Maybe the problem here is the definition of "millennial," which by most estimates consists of literally everyone born between 1980 and 2000 (give or take). That's about 75 million people — overtaking Baby Boomers as the largest living generation — and a pretty wide swath of humanity that surely can't all have the same shopping habits and values.

To be more precise, the monolithic-definition problem comes from marketers. Attracted to this generation's estimated $200 billion annual buying power, they hamfistedly attempted to retrofit 75 million people with a single personality (social consciousness and small business good, home ownership bad!), only to find that a cohort this huge is harder to pin down than expected.

Is it any surprise, though, that the generation born in the era of castrated labor unions and the shrinking middle class turned out to be made up of fairly agnostic, value-conscious consumers? Millennials may display an inherently sophisticated grasp of branding and a willingness to display brand loyalty via social media, but on an individual level, they're often saddled with debt and lack the capital to fully buy into their brands of choice.
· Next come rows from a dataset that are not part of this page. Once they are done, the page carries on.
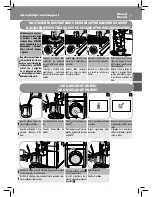 Предварительный просмотр 35 страницы Philips Saeco Syntia HD8837 Instructions Manual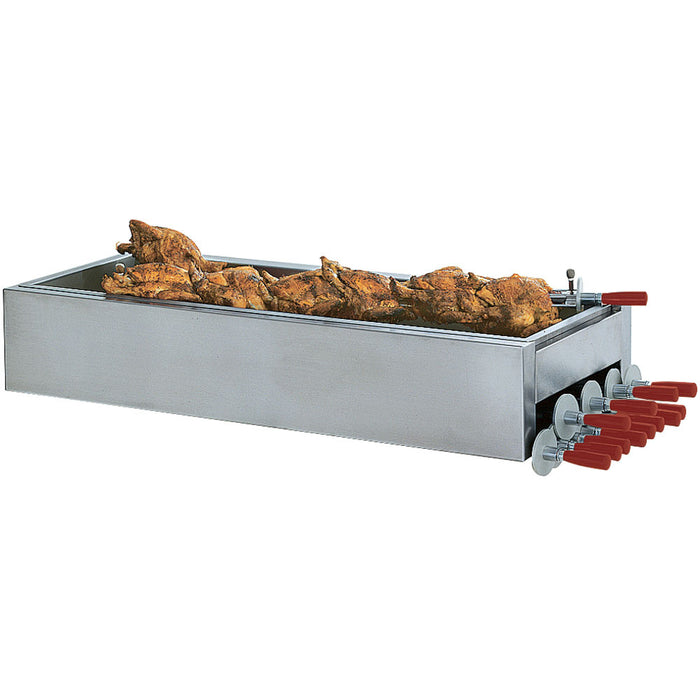 Planche à découper en bois Diamond pour la cuisson, surface large et résistante pour préparer les aliments.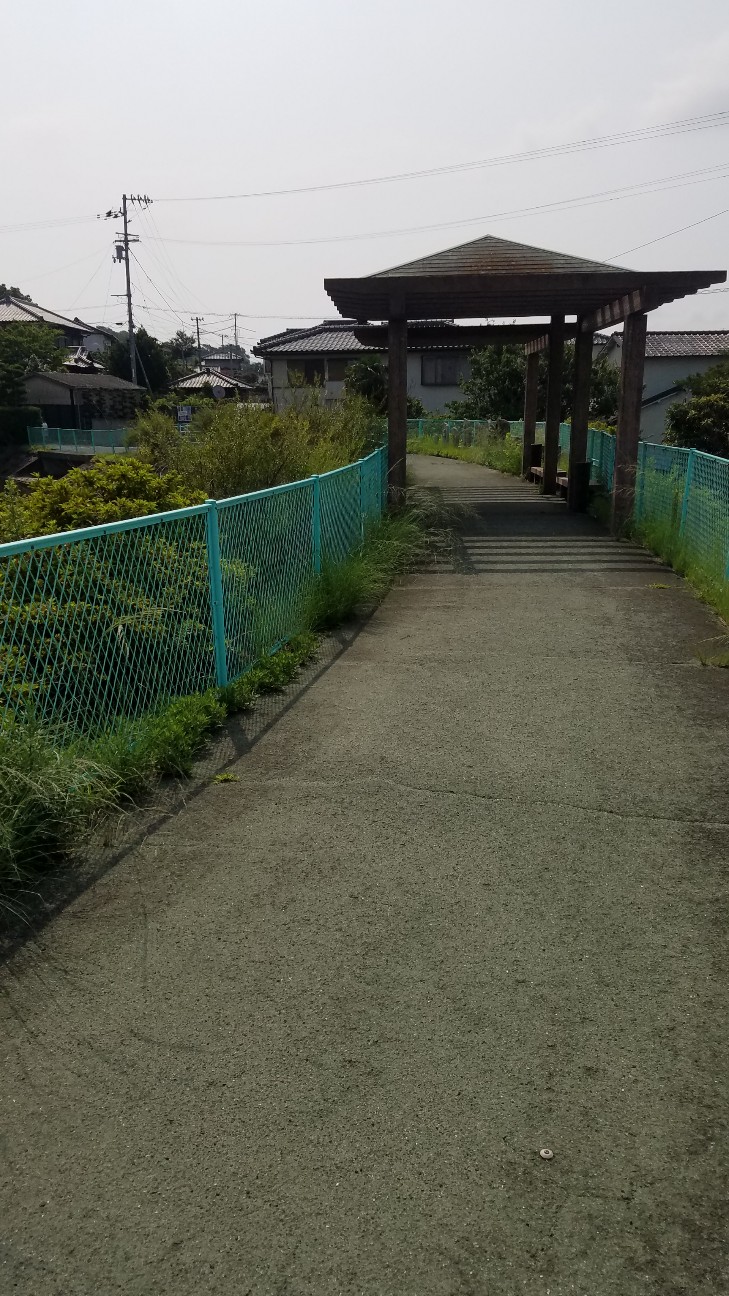 f:id:henlo:20190717211921j:image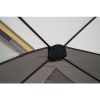 Bass Pro Shops® 4-Person Hub Tent
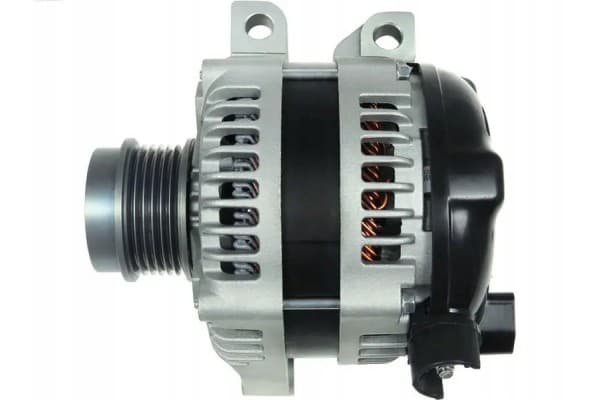 Alternador As-Pl A6488S nuevo 4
So, for the style-conscious among them, a double-tap on that Marc Jacobs Instagram will have to do.

It might be instructive to remember that, just as the term "Generation X" was never meant to represent all those who came of age in the '80s and '90s — but rather a specific, college-educated, often white and alternative-leaning subset of that group — neither can a marketing buzzword possibly encompass everyone from young heads of households in the heartland to urban-dwelling creatives with curated Instagram feeds and disposable income to burn.

One thing's for sure: The fashion world may have adopted "basic" as the go-to descriptor for all things downmarket and undesirable — but "basics" still seem to be at the heart of what millennials want to buy. In the end, maybe the most rebellious thing about millennials is that they refuse to spend money in the aspirational ways brands want them to.